23.3.7 Excision of Target of Interest

Once the diseased tissue has been successfully identified, the surgeon should attempt to resect disease tissue en block, rather than “berry-picking,” as studies in the literature have demonstrated that undetected satellite tumors have been identified on pathology from en bloc excision performed with radioguidance, particularly if I131 is the radionuclide of choice.8.11 Once the disease tissue has been excised en bloc, the gamma probe may then be utilized for ex vivo confirmation of radioactivity, which is recorded (see Fig. 23.6). In this manner, the surgeon may determine with a high degree of accuracy that the excised tissue is, in fact, the diseased tissue visualized on preoperative radionuclide imaging studies, as gamma probe readings are a far more accurate predictor of cure rather than size, mass, or cellularity.13.40

23.3.8 Basin Returns to Background

As a secondary means of confirmation of cure in the successful execution of RGND, the remaining wound bed should return to the previously measured background gamma readings (taken from the right shoulder/supraclavicular area) following complete excision of diseased tissue. False-positive readings can be obtained if the probe is directed toward the salivary glands or the heart. In the instance that the remaining wound bed does not return to background following excision despite ex vivo confirmation of excision of diseased tissue, the surgeon should carefully explore the wound bed for additional disease to be excised. Wound bed return to background is indicative of successful complete disease resection, and complete hemostasis should be ensured prior to wound closure. Drain placement is at the discretion of the surgeon and dependent on the extent of dissection and disease resection.

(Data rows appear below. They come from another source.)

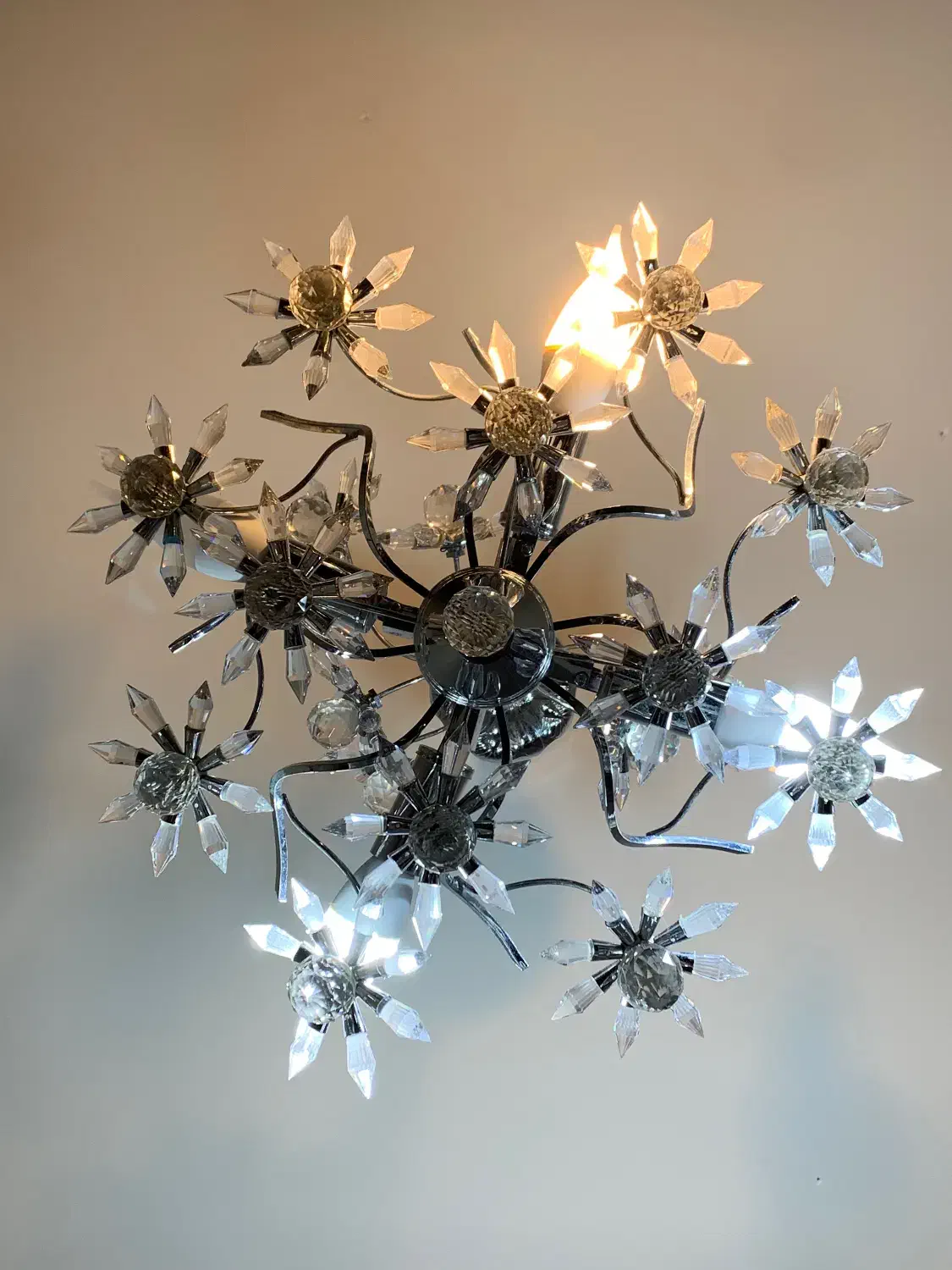 فروش لوستر کریستالی طرح گل|لوستر و چراغ آویز|رشت, دیلمان|دیوار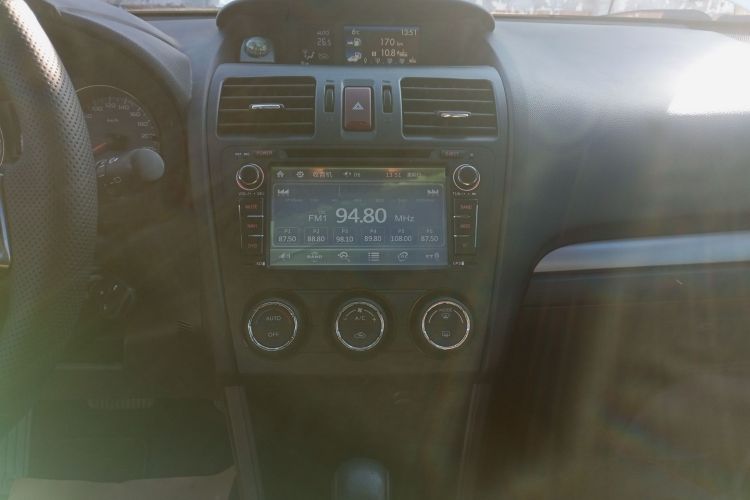 斯巴鲁XV 2012款 2.0i 精英版中控内饰16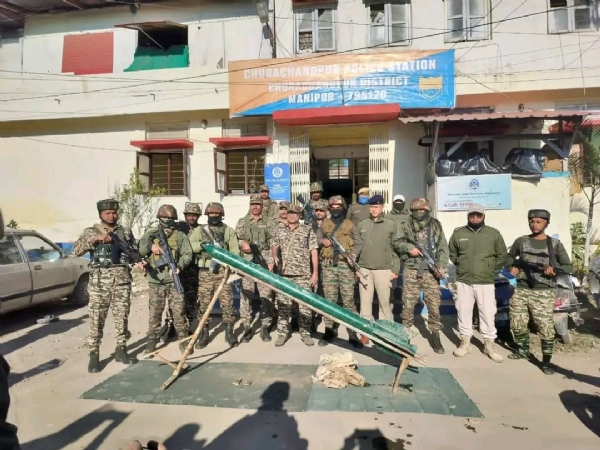 ਮਣੀਪੁਰ ਵਿੱਚ ਬਰਾਮਦ ਹਥਿਆਰ ਅਤੇ ਵਿਸਫੋਟਕ ।
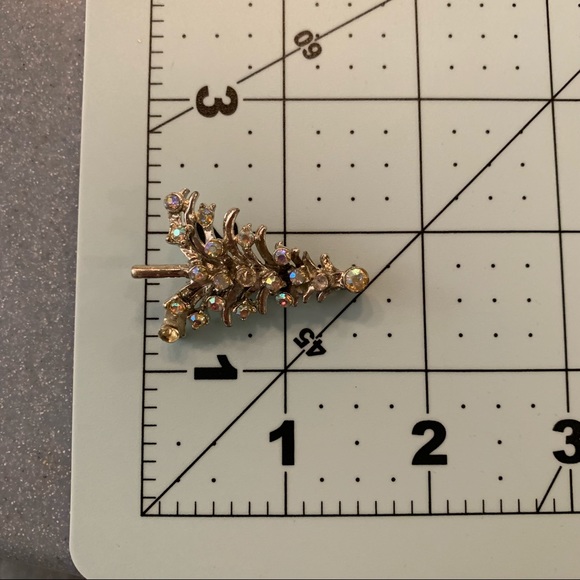 Small Silver Rhinestone Christmas Tree Brooch/Pin - Picture 8 of 8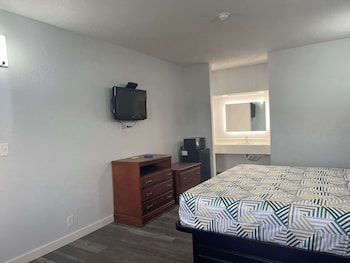 Deluxe Room, 1 King Bed, Smoking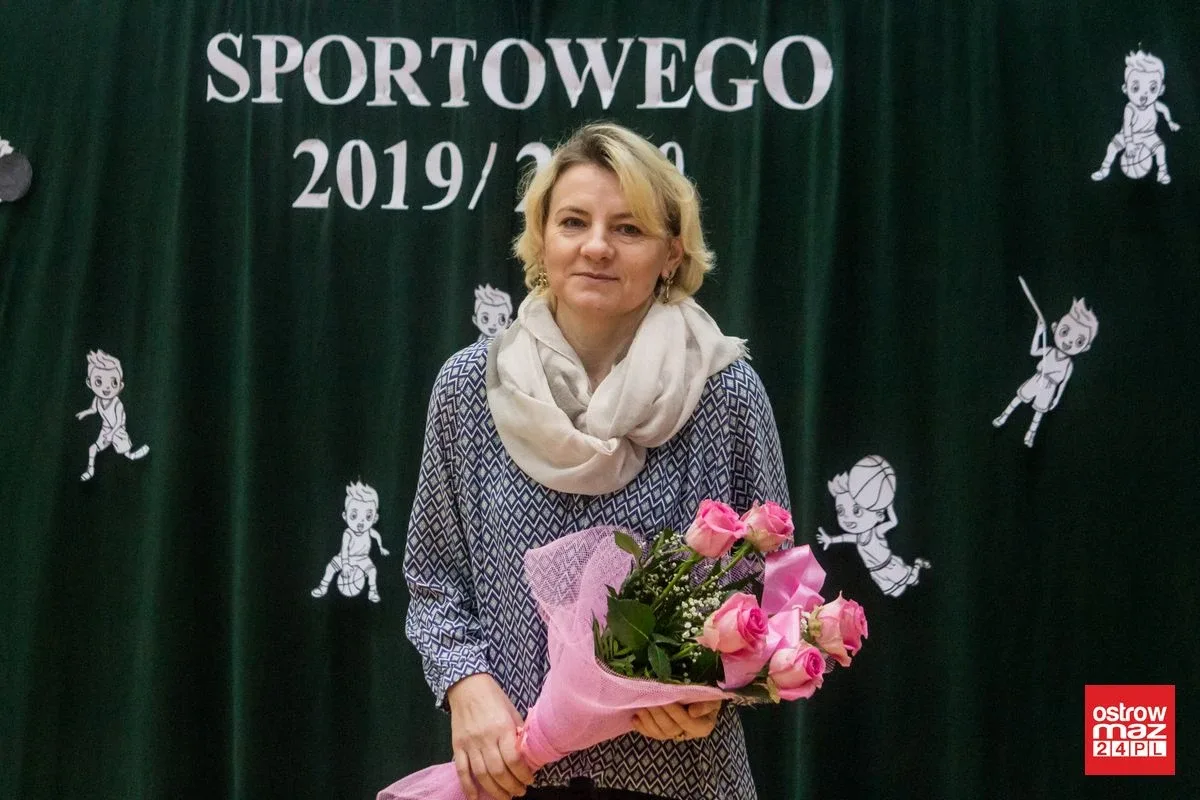 Ślubowanie klasy sportowej ostrowskiej "dwójki" (zdjęcia, wideo)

23.3.9 Mitigation of False Positive from Background (Salivary Glands, Heart)

Of fundamental importance in successful procedural execution of RGND and in order to avoid spurious or false-positive counts, due to background radioactivity, measurements of the negative control (fat dollop) and any specimens of interest are performed with the gamma probe held so that it is facing the ceiling. Particularly in the utilization of 18F-FDG, the radionuclide is taken up in area of high glucose uptake, and thus characteristically concentrates in areas such as the salivary gland and heart.